Consigna →
Contesta estas tres preguntas a partir del texto analizado, con una respuesta por línea:
1. ¿Quién recomendó a Jane Austen poco antes de que quien escribe fuera a comprar el libro?
2. ¿En qué obra creía quien escribe que estaba el origen de las comedias románticas que más le gustan?
3. ¿Con qué obra española se comparan las descripciones y reflexiones que se esperaban encontrar?

Texto analizado →
Best chase scene ever filmed

Siéntense y prepárense a descojonarse con la mejor escena de persecución de la historia del cine:

viernes, 2 de abril de 2010

Sutil y generosa Austen

Años de recomendaciones, primero de Kubelick, luego de Pepa, y por último de Mariola, no habían hecho mella en mí. Pero cuando fue una alumna de 2º de la ESO la que hace poco me recomendó a Jane Austen, supe que no podía posponerla más. Esa misma tarde, después del instituto, me fui a la Casa del Libro, comparé entre varias traducciones, y me llevé Orgullo y prejuicio a casa.

Toda mi vida pensando que el origen de las comedias románticas que más me gustan estaba en Historias de Philadelphia, y ahora, al terminarme el libro, me doy cuenta de que el germen y la chispa original no estaba en el cine, sino en la literatura inglesa de más de un siglo antes.


Lo que al principio más me ha sorprendido de la Austen es el increíble ritmo con el que comienza la historia. No me he encontrado ni las descripciones ni las reflexiones filosóficas que me esperaba, al estilo de las de La Regenta (por comparar con un español). Será literatura decimonónica, pero la cosa va mucho más rápido y tiene mucho más suspense que muchas narraciones actuales.

No quiero decir con esto que a la novela no le falte una tesis. Claro que la hay, pero la Austen es inteligente y sutil como pocos, y no pierde el tiempo con reflexiones panfletarias. La crítica social y la ironía están ahí, pero no por eso tiene que sacrificar la historia ni ser corrosiva. Austen es más inteligente que todo eso, precisamente porque no tiene necesidad de aparentar esa superior inteligencia. Y además es generosa, porque nunca quiere quedar por encima de sus personajes, sino que les tiene un profundo respeto. Todas las virtudes se las cede a Elizabeth y a Darcy, geniales como pocos personajes de la literatura, y sin necesidad de ser unos excéntricos.

Datos mostrados →
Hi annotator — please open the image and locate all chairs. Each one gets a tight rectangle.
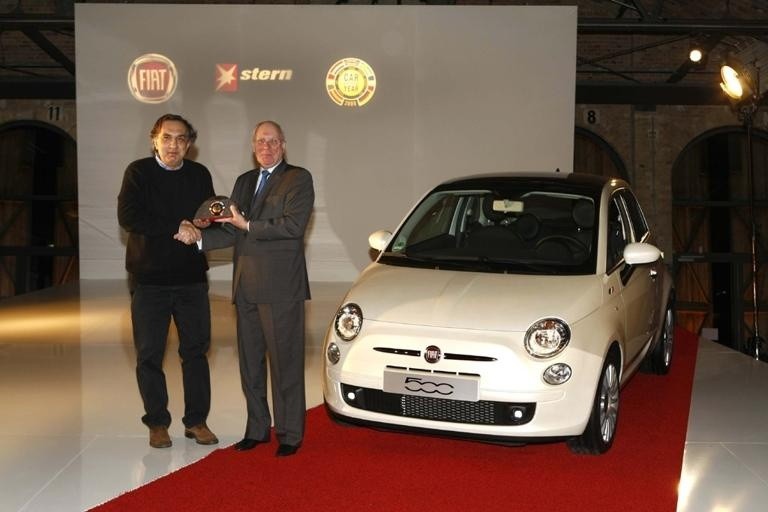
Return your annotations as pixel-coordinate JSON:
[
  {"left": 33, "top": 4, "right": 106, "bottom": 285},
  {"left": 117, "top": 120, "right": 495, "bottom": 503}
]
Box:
[{"left": 463, "top": 198, "right": 617, "bottom": 266}]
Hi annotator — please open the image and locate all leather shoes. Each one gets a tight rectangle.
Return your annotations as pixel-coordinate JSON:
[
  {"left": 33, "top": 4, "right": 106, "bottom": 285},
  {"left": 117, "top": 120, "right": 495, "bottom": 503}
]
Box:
[
  {"left": 149, "top": 426, "right": 172, "bottom": 448},
  {"left": 185, "top": 423, "right": 218, "bottom": 444},
  {"left": 235, "top": 439, "right": 258, "bottom": 449},
  {"left": 278, "top": 445, "right": 297, "bottom": 456}
]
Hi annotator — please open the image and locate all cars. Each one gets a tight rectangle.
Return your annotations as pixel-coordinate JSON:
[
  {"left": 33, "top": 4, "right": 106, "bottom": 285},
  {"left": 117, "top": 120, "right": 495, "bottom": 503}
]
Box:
[{"left": 318, "top": 166, "right": 681, "bottom": 458}]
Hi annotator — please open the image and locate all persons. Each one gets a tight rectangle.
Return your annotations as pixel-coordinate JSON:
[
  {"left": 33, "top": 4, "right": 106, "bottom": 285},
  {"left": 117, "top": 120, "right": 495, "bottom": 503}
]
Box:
[
  {"left": 118, "top": 114, "right": 218, "bottom": 448},
  {"left": 174, "top": 121, "right": 314, "bottom": 457}
]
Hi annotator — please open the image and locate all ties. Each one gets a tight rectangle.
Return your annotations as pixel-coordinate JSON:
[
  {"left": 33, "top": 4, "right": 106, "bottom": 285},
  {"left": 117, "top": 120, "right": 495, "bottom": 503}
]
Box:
[{"left": 252, "top": 170, "right": 270, "bottom": 207}]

Casilla de respuesta →
1. Una alumna de 2º de la ESO.
2. En Historias de Philadelphia.
3. Con La Regenta.